2022-07-05 11:20:20

by Sascha Hauer

[permalink] [raw]
Subject: Performance impact of CONFIG_FUNCTION_TRACER

Hi,

I ran some lmbench subtests on a ARMv7 machine (NXP i.MX6q) with and
without CONFIG_FUNCTION_TRACER enabled (with CONFIG_DYNAMIC_FTRACE
enabled and no tracing active), see below. The Kconfig help text of this
option reads as:

> If it's runtime disabled (the bootup default), then the overhead of
> the instructions is very small and not measurable even in
> micro-benchmarks.

In my tests the overhead is small, but it surely exists and is
measurable at least on ARMv7 machines. Is this expected? Should the help
text be rephrased a little less optimistic?

lat_fs
======

CONFIG_FUNCTION_TRACER=y
------------------------

_ file size
/ _ repetitions
| / _ created files per second
| | / _ deleted files per second
| | | /
0k 205 38325 70264
1k 123 21949 41495
4k 119 21632 42365
10k 84 14408 29439

CONFIG_FUNCTION_TRACER=n
------------------------

0k 198 39317 76241
1k 125 22397 42420
4k 125 22038 44144
10k 84 14965 30032

./scripts/do_ctx
================

Measures context switch time (in us?)

CONFIG_FUNCTION_TRACER=y
------------------------
"size=0k ovr=4.60
2 16.57
4 15.75
8 16.99
16 16.93
24 18.79
32 20.11
64 22.20
96 21.59

CONFIG_FUNCTION_TRACER=n
------------------------
"size=0k ovr=4.88
2 15.26
4 17.29
8 18.25
16 18.40
24 22.19
32 20.85
64 23.32
96 23.11

lat_pipe
========

I think it measures the time between sending and receiving data
through a pipe.

CONFIG_FUNCTION_TRACER=y
------------------------
Pipe latency: 44.7039 microseconds

CONFIG_FUNCTION_TRACER=n
------------------------
Pipe latency: 41.9876 microseconds

--
Pengutronix e.K. | |
Steuerwalder Str. 21 | http://www.pengutronix.de/ |
31137 Hildesheim, Germany | Phone: +49-5121-206917-0 |
Amtsgericht Hildesheim, HRA 2686 | Fax: +49-5121-206917-5555 |


2022-07-05 14:46:49

by Steven Rostedt

[permalink] [raw]
Subject: Re: Performance impact of CONFIG_FUNCTION_TRACER

On Tue, 5 Jul 2022 12:54:16 +0200
Sascha Hauer <[email protected]> wrote:

> Hi,
>
> I ran some lmbench subtests on a ARMv7 machine (NXP i.MX6q) with and
> without CONFIG_FUNCTION_TRACER enabled (with CONFIG_DYNAMIC_FTRACE
> enabled and no tracing active), see below. The Kconfig help text of this
> option reads as:
>
> > If it's runtime disabled (the bootup default), then the overhead of
> > the instructions is very small and not measurable even in
> > micro-benchmarks.

Well, this is true for x86 ;-)

>
> In my tests the overhead is small, but it surely exists and is
> measurable at least on ARMv7 machines. Is this expected? Should the help
> text be rephrased a little less optimistic?

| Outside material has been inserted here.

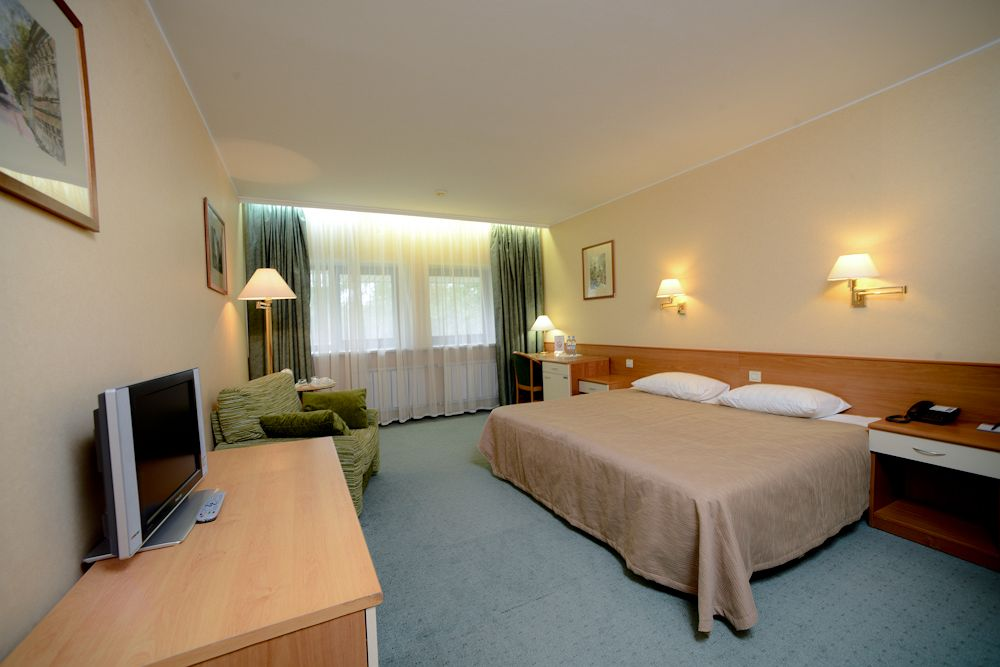 Комфортный клубный номер в гостинице Аэротель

You mean "(but may vary by architecture)"

As I believe due to using a link register for function calls, ARM
requires adding two 4 byte nops to every function where as x86 only
adds a single 5 byte nop.

Although nops are very fast (they should not be processed in the CPU's
pipe line, but I don't know if that's true for every arch). It also
affects instruction cache misses, as adding 8 bytes around the code
will cause more cache misses than when they do not exist.

Also, there's some configurations that use the old mcount that does add
some more code to handle the mcount case.

So if this is just to have us change the kconfig, I'm happy to do that.

-- Steve

2022-07-05 22:29:49

by Sascha Hauer

[permalink] [raw]
Subject: Re: Performance impact of CONFIG_FUNCTION_TRACER

On Tue, Jul 05, 2022 at 10:39:01AM -0400, Steven Rostedt wrote:
> On Tue, 5 Jul 2022 12:54:16 +0200
> Sascha Hauer <[email protected]> wrote:
>
> > Hi,
> >
> > I ran some lmbench subtests on a ARMv7 machine (NXP i.MX6q) with and
> > without CONFIG_FUNCTION_TRACER enabled (with CONFIG_DYNAMIC_FTRACE
> > enabled and no tracing active), see below. The Kconfig help text of this
> > option reads as:
> >
> > > If it's runtime disabled (the bootup default), then the overhead of
> > > the instructions is very small and not measurable even in
> > > micro-benchmarks.
>
> Well, this is true for x86 ;-)

That was my assumption ;)

>
> >
> > In my tests the overhead is small, but it surely exists and is
> > measurable at least on ARMv7 machines. Is this expected? Should the help
> > text be rephrased a little less optimistic?
>
> You mean "(but may vary by architecture)"

Something like that, yes.

>
> As I believe due to using a link register for function calls, ARM
> requires adding two 4 byte nops to every function where as x86 only
> adds a single 5 byte nop.
>
> Although nops are very fast (they should not be processed in the CPU's
> pipe line, but I don't know if that's true for every arch). It also
> affects instruction cache misses, as adding 8 bytes around the code
> will cause more cache misses than when they do not exist.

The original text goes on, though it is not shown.